シム配列体65を構成するシム66に関して、キャピタル3の中央部に配置されるシム66の厚みは、キャピタル3の端部に配置されるシム66の厚みよりも大きい。かかる方法によれば、シム配列体65によって隙間の差を低減し、キャピタル3の側面3Sに作用する圧縮応力の均一化を図って、キャピタル3の損傷を適切に抑制できる。本実施形態では、シム配列体65を補強部材61と弾性体63との間に配置しているため、シム配列体65ではなく弾性体63が側面3Sに接触する。これにより、側面3Sの微小な凹凸を弾性体63の撓みで吸収し、補強部材61を均一に押し当てることができる。
湾曲した補強部材61とキャピタル3の側面3Sとの間に生じる隙間は、キャピタル3の中央部から端部に向かって次第に小さくなる。したがって、例えば、キャピタル3の中央部で0.8mm程度の隙間が生じる場合に、中央部に配置されるシム66d,66eの厚みを0.8mm、端部に配置されるシム66b,66gの厚みを0.4mm、それらの間に配置されるシム66c,66fの厚みを0.6mmとすることが考えられる。このような微小単位で厚みを異ならせたシム66は容易に入手できるため、ゴムパッド64の厚みで調整する場合に比べて、より簡便で且つ高精度に隙間を補うことができる。
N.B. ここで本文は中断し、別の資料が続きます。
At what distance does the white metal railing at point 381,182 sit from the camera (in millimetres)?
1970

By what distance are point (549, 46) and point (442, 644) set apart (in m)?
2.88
本実施形態では、複数のゴムパッド64が一様に形成されており、物性やサイズ(特に厚み)が互いに同じである例を示す。但し、これに限られるものではなく、例えば、後述する第1の変形例のように弾性率(ヤング率)を異ならせたり、後述する第2の変形例のように厚みを異ならせたりしてもよい。これらの変形例は、特に制約なく組み合わせて採用することが可能である。
第1の変形例として、キャピタル3の中央部に配置されるゴムパッド64の弾性率が、キャピタル3の端部に配置されるゴムパッド64の弾性率よりも大きい態様が考えられる。湾曲した補強部材61とキャピタル3の側面3Sとの間に介在する弾性体63の撓みは、キャピタル3の端部で相対的に大きく、キャピタル3の中央部で相対的に小さくなる傾向にあり、そのキャピタル3の側面3Sに作用する圧縮応力についても同様の傾向になるところ、この変形例によれば、キャピタル3の中央部に配置されたゴムパッド64の撓みに伴う反力を大きくして、側面3Sに作用する圧縮応力の均一化を図ることができる。
例えば、ゴムパッド64が2mmまで撓むものであって、キャピタル3の中央部で0.8mm程度の隙間が生じる場合、そのキャピタル3の中央部に配置されるゴムパッド64(例えば、ゴムパッド64a〜64hにおけるゴムパッド64d,64e)は1.2mmしか撓まないことになり、他のゴムパッド64の撓みに比べて小さくなる。そこで、中央部のゴムパッド64d,64eには、少ない撓みでも十分な反力が得られるよう、弾性率の高いゴムパッドを採用し、圧縮応力を適度に作用させるようにする。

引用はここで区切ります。